We can also achieve high availability for the OpenStack database in many different
ways, depending on the type of database that we are using. There are three
implementations of Galera Cluster available:

1, Galera Cluster for MySQL The MySQL reference implementation from Codership;

2, MariaDB Galera Cluster The MariaDB implementation of Galera Cluster, which is
commonly supported in environments based on Red Hat distributions;

3, Percona XtraDB Cluster The XtraDB implementation of Galera Cluster from Percona.

In addition to Galera Cluster, we can also achieve high availability through other
database options, such as PostgreSQL, which has its own replication system.

To make the RabbitMQ high available, Rabbit HA queue should be configued, and all
openstack services should be configurd to use the Rabbit HA queue.

In the meantime, specific schemes should also be provided to avoid single point of
failure of Pacemaker. And services failed should be automaticly repaired.

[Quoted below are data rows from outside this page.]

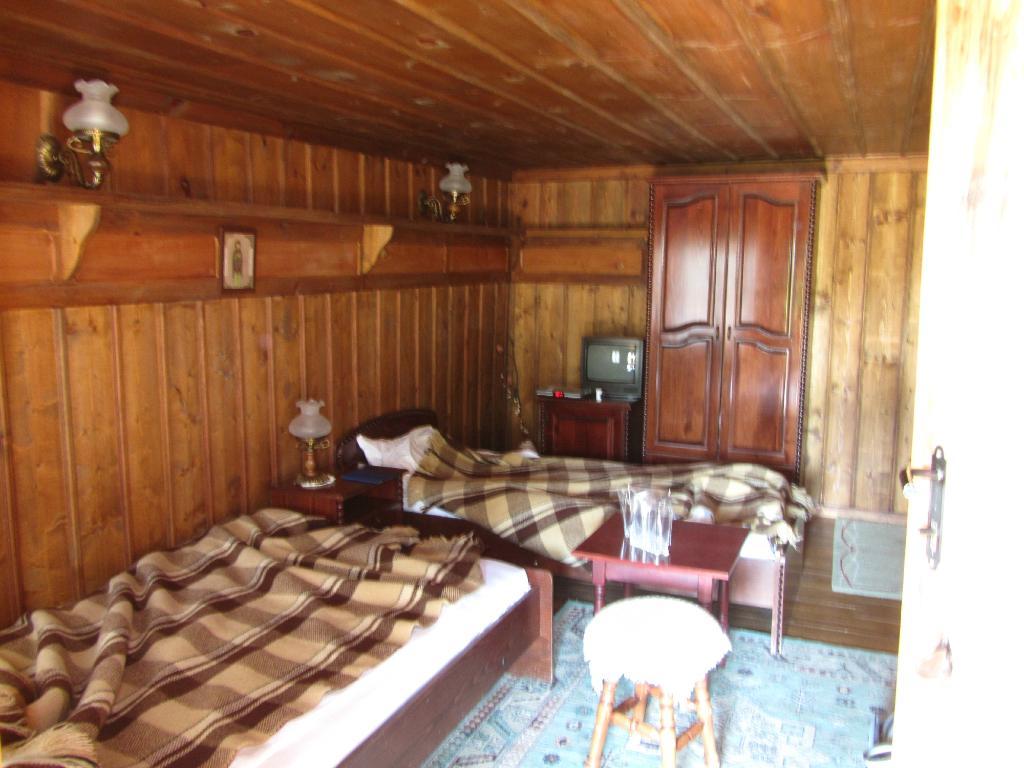 Eco Hotel Zheravna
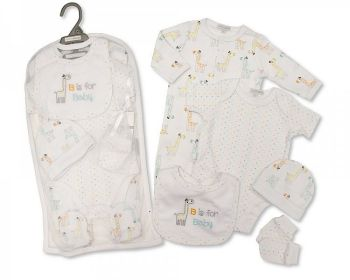 GP1076, Baby Boys 5 Pieces Gift Set -B is for Baby (Sleepsuit, Short Sleeved Bodyvest, Bib, Hat, Mittens) £6.50.  PK6..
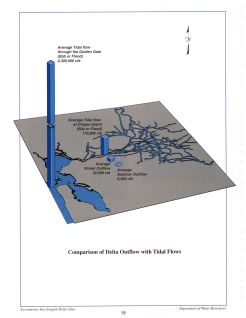 Comparison of Delta Outflows with Tidal Flows, from the Delta Atlas, 1995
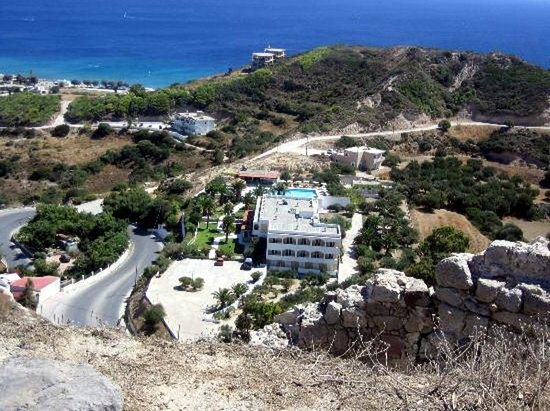 top view on  Anthoula hotel
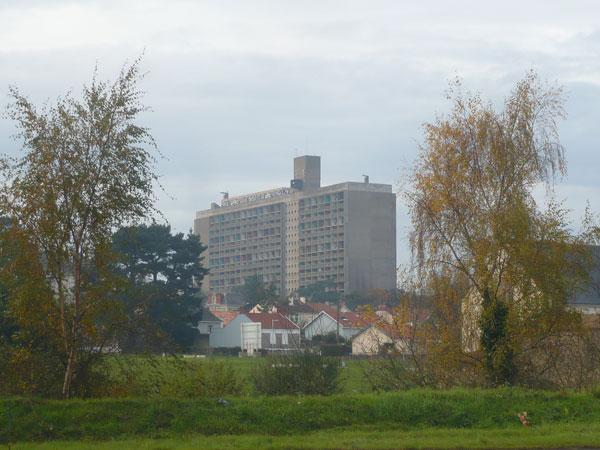 Cité-Radieuse-Le-Corbusier,-Rezé-(1)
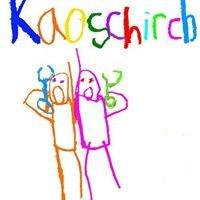 Kaos Church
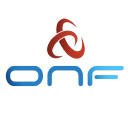 Open Networking Fndn - Send cold emails to Open Networking Fndn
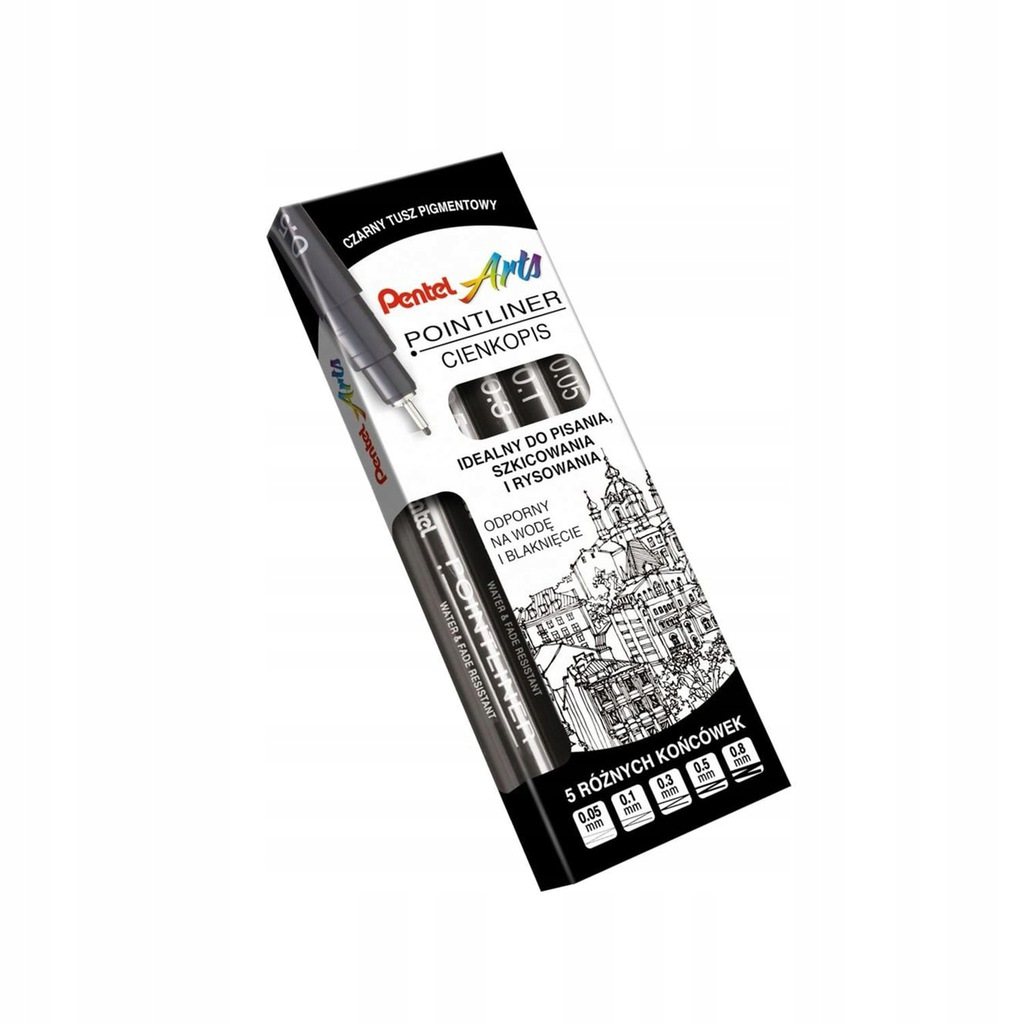 Cienkopisy POINTLINER Pentel tusz pigmentowym 5
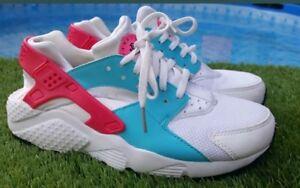 f4d6dcde4fa6 Euc Womens Girls white - pink - blue Nike Huarache trainers size 5 fit 4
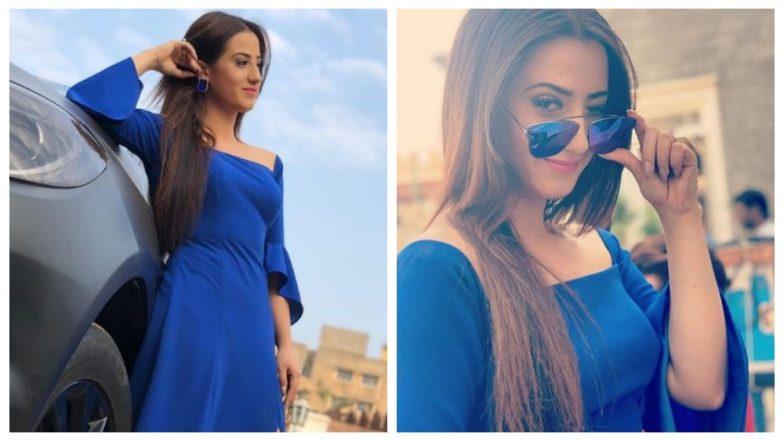 Ishq Mein Marjawan Lead Aalisha Panwar Quits The Show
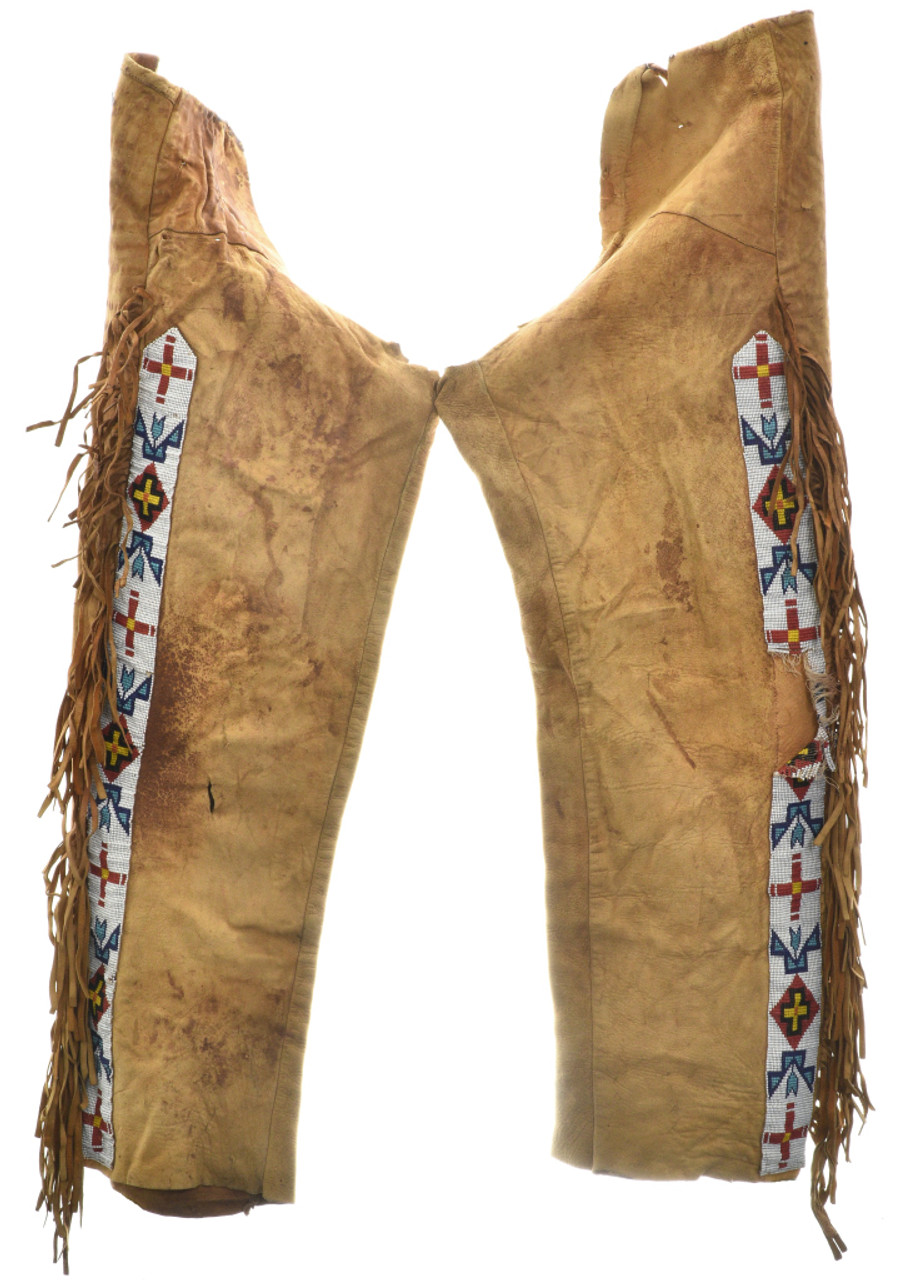 Vintage Indian Beaded Buckskin Leggings 30349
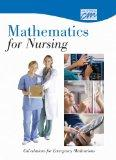 Mathematics for Nursing: Calculations for Emergency Medications (DVD)
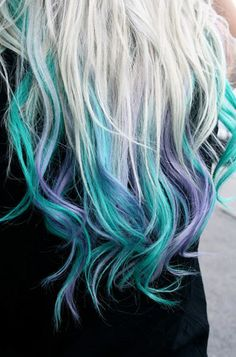 Purple Violet Red Cherry Pink Bright Hair Colour Color Coloured Colored Fire Style curls haircut lilac lavender short long mermaid blue green teal orange hippy boho ombré tips   Pulp Riot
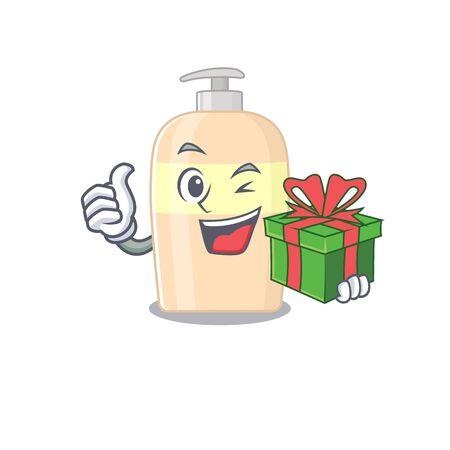 joyful toner cartoon character with a big gift box  イラスト・ベクター素材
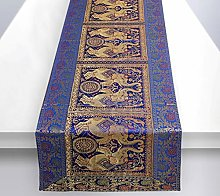 Stylo Culture Traditional Center Table Runner For
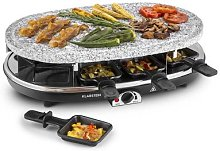 Steaklette Raclette Grill 1500W Granite Natural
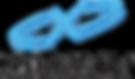 xymogen-logo.png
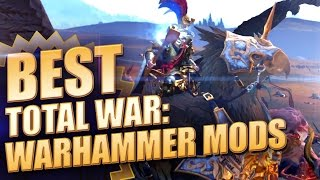 Top 5 Total War: Warhammer Mods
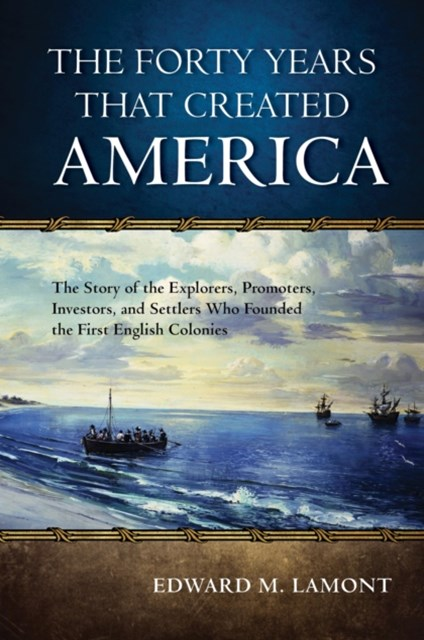 (ebook) Forty Years that Created America
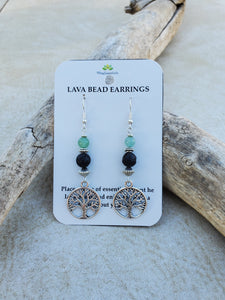 Tree of Life Aventurine Lava Bead Diffuser Earrings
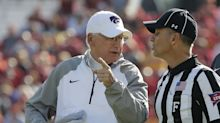 BIll Snyder: NCAA football protocol changes need to be better thought out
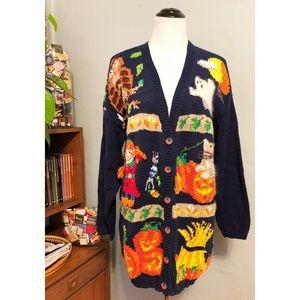 Fall Cute Cozy Cat Knit Navy Blue Cardigan Large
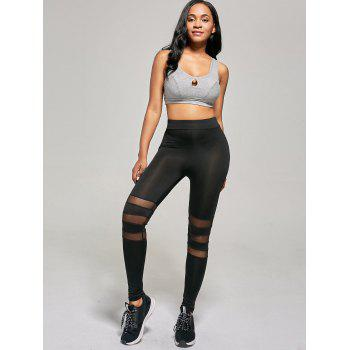 Mesh Panel Tight Leggings - S S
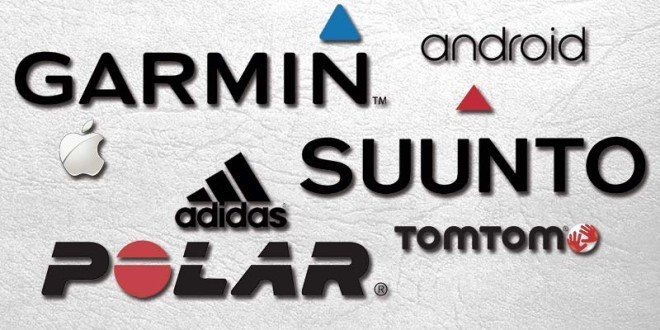 2015-marcas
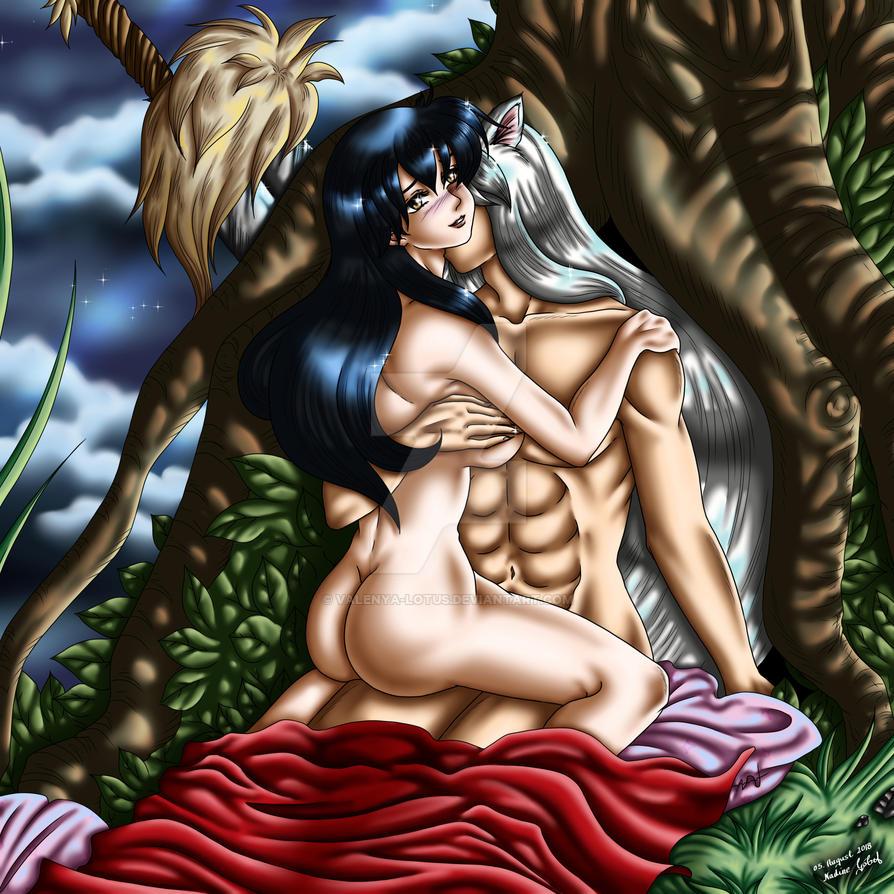 Inuyasha and Kagome - Finally yours forever by Shizumi-Hikari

Note that the scheme we described above is just one possible scheme for the HA
deployment of the controller nodes. Other schemes can also be used to provide cluster
management and monitoring.

SDN controller services
---------------------------------------

SDN controller software is data intensive application. All static and dynamic data has
one or more duplicates distributed to other physical nodes in cluster. Built-in HA schema
always be concordant with data distribution and built-in mechanism will select or
re-select master nodes in cluster. In deployment stage software of SDN controller
should be deployed to at least two or more physical nodes regardless whether the
software is deployed inside VM or containner. Dual management network plane should
be provided for SDN controller cluster to support built-in HA schema.

Storage
----------------------------------------
Depending on what storage scheme deployed, different HA schemes should be used. The following
text are refering from the Mirantis OpenStack reference architecture, which provides suggestions
on the HA deployment of different storage schemes.

1, Ceph

Ceph implements its own HA. When deploying it, enough controller nodes running the Ceph Monitor
service to form a quarum, and enough Ceph OSD nodes to satisfy the object replication factor are
needed.

2, Swift

Swift API relies on the same HAProxy setup with VIP on controller nodes as the other REST
APIs. For small scale deployment, swift storage and Proxy services can be deployed on the
controller nodes. However, for a larger production environment, dedicated storage nodes, in
which two for swift proxy and at least three for swift storage, are needed.



Host OS and Hypervisor
---------------------------------------

The Host OS and Hypervisor should be supervised and monitored for failure, and should be
repaired when failure happens. Such supervision can based on a cluster scheme, or can
just simply use controller to constantly monitor the computer host. Figure 6 shows a
simplified framework for hypervisor cluster.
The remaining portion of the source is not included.